Short problem
Pull out every line of the data below that contains the word "millimetres". Matching is case-sensitive.

Data shown

##############################

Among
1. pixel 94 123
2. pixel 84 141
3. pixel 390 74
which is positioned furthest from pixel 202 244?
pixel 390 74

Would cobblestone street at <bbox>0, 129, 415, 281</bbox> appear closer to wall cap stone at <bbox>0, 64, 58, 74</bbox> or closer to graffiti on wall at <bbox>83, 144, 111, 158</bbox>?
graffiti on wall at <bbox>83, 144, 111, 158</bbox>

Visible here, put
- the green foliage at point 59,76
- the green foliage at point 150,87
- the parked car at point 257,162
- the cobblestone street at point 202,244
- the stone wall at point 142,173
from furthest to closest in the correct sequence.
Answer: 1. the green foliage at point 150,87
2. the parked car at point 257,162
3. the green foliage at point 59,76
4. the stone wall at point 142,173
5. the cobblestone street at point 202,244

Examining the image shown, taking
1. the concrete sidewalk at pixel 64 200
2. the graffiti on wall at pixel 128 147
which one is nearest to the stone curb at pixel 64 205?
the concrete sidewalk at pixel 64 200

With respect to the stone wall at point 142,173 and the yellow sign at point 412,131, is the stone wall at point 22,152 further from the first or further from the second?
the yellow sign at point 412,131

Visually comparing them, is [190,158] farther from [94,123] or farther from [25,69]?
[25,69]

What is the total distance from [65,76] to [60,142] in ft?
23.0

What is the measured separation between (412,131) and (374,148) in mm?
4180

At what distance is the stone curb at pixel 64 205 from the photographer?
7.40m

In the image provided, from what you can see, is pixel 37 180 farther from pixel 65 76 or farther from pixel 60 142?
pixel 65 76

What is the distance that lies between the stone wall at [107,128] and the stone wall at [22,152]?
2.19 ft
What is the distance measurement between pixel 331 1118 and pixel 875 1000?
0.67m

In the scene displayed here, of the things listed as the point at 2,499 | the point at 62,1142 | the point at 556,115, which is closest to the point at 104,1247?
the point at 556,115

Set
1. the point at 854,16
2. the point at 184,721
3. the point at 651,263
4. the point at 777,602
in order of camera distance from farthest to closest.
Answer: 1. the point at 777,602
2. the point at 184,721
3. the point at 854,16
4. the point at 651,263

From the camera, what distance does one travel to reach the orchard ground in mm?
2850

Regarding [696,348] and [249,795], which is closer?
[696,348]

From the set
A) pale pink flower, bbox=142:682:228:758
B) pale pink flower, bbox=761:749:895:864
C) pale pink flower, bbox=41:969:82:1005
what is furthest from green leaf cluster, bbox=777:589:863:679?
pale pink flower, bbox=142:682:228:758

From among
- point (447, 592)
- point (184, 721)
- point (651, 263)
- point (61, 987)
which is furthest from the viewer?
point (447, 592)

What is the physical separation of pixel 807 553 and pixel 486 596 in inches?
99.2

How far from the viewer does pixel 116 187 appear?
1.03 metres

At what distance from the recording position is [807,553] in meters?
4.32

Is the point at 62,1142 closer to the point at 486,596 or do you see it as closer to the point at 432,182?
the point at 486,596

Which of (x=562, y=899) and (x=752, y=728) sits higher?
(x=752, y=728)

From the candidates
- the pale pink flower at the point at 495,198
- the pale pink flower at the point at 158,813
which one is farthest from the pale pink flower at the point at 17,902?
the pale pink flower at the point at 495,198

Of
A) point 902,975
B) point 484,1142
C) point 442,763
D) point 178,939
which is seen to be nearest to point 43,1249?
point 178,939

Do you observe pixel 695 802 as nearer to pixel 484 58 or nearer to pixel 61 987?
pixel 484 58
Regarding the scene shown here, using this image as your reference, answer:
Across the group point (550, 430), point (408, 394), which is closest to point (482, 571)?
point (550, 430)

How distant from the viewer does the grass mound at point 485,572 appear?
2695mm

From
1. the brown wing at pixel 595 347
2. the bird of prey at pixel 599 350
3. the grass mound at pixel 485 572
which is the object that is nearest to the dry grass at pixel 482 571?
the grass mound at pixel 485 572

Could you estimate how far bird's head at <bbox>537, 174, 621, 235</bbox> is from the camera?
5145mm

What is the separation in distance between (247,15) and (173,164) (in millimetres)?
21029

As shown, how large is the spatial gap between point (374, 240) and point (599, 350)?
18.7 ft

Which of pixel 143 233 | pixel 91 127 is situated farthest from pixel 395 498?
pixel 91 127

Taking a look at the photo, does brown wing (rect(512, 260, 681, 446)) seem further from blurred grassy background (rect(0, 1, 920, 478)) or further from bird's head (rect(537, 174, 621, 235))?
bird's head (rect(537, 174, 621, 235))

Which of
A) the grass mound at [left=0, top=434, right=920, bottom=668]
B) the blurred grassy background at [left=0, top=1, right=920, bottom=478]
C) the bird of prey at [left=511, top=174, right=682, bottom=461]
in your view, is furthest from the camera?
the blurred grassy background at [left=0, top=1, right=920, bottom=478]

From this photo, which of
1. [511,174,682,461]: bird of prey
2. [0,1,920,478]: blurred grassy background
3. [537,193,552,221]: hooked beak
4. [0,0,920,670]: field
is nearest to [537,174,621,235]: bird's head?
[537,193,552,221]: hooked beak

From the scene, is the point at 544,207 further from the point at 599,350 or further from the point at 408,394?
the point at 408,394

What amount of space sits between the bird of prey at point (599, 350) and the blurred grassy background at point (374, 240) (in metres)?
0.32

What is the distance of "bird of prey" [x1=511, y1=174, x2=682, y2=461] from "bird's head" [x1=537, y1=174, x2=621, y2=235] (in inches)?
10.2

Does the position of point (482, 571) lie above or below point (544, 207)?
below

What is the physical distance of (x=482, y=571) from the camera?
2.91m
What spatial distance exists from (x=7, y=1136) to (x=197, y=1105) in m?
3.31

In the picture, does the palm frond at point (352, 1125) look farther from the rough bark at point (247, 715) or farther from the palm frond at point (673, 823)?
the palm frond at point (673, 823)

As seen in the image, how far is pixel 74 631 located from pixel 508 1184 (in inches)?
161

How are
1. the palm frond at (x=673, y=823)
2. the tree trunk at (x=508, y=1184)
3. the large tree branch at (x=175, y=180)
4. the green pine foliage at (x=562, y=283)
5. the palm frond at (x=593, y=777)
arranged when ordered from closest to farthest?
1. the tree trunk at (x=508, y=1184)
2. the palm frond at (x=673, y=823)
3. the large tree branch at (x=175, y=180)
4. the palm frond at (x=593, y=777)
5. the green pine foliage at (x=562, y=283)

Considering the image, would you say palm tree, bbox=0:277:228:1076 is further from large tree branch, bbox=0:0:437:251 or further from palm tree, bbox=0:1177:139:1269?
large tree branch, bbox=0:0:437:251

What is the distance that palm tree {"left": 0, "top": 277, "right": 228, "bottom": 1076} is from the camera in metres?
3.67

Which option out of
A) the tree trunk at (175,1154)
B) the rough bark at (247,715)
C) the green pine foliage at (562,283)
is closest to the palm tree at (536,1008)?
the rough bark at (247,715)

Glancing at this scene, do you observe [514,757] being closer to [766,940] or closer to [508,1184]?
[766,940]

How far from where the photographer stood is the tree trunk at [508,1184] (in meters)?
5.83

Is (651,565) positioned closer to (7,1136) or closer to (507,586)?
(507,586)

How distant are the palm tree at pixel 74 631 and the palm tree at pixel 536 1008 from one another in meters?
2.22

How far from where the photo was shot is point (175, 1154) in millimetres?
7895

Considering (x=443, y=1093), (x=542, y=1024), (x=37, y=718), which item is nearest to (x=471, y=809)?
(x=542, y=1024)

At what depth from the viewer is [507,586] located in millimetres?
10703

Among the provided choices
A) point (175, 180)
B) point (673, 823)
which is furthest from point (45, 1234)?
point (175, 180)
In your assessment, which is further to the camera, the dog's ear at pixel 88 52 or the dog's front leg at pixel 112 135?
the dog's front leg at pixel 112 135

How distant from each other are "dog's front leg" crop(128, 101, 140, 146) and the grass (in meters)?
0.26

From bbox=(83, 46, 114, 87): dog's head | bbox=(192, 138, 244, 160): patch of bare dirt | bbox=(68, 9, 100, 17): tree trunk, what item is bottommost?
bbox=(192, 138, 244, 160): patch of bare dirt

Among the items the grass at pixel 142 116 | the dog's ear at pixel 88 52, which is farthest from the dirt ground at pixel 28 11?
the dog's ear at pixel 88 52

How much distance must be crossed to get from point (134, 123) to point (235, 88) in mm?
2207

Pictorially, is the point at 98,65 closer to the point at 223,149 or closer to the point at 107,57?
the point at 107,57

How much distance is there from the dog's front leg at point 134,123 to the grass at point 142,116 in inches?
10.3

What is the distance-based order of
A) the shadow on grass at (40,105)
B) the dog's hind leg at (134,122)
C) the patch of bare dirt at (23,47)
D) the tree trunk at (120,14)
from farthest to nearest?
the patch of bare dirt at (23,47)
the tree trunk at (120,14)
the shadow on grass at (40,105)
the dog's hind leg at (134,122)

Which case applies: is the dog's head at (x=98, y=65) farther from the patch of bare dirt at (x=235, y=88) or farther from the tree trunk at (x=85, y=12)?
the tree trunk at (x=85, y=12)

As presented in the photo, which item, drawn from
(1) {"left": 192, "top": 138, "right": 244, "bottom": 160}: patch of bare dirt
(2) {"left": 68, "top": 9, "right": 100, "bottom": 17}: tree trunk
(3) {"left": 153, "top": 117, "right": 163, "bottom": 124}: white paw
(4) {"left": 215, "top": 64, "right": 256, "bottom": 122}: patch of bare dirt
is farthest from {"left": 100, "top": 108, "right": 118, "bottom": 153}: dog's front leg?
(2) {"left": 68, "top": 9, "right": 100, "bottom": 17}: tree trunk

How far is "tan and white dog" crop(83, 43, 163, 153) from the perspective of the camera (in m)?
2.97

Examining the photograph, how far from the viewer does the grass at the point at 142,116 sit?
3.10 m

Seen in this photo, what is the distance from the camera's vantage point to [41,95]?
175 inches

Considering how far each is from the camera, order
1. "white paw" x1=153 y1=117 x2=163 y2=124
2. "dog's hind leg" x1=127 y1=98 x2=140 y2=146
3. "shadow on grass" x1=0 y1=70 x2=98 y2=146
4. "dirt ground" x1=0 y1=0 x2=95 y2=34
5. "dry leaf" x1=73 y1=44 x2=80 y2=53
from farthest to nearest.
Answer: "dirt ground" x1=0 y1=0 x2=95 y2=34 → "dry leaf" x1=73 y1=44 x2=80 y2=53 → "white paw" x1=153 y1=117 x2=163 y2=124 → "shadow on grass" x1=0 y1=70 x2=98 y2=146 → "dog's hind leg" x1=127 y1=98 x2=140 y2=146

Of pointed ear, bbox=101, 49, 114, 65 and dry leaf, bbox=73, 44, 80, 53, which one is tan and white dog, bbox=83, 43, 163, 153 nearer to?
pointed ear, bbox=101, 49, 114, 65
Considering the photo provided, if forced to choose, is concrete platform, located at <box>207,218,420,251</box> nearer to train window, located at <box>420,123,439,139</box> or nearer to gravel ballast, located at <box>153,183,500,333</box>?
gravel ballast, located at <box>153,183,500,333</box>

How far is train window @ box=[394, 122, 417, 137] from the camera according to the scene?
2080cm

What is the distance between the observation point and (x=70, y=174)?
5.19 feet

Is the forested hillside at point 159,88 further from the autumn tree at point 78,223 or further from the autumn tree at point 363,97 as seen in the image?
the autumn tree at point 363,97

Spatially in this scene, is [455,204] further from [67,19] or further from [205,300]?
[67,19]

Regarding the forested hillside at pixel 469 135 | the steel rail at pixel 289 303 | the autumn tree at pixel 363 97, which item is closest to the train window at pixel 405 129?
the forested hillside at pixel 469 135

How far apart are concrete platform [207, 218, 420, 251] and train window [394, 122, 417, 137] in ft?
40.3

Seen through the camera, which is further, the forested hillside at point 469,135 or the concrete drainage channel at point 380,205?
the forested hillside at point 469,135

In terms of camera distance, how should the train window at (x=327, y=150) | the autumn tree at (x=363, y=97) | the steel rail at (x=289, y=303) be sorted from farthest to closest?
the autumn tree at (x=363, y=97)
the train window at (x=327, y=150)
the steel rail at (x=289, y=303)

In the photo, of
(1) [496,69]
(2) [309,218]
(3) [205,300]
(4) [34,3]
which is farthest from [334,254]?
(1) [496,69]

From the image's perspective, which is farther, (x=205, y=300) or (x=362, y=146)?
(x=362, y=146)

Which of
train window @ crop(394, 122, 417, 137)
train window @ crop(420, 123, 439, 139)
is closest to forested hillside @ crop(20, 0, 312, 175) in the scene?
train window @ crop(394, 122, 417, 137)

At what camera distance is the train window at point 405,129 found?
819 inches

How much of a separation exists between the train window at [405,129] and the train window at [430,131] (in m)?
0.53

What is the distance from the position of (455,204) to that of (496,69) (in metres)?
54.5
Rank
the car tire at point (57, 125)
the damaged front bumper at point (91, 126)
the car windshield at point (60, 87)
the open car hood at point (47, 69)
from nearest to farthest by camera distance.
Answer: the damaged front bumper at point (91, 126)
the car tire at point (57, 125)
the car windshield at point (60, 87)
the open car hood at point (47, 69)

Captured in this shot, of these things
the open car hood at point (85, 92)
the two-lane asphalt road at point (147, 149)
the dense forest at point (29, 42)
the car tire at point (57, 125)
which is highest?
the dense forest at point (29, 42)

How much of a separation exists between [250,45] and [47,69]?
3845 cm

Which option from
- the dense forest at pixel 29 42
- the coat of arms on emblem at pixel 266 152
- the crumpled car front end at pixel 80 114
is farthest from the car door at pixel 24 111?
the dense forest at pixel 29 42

##############################

Answer to this problem
What is the separation in distance between (247,15) and (173,164) (in millimetres)?
How far from where the photo was shot is point (175, 1154) in millimetres?
At what depth from the viewer is [507,586] located in millimetres?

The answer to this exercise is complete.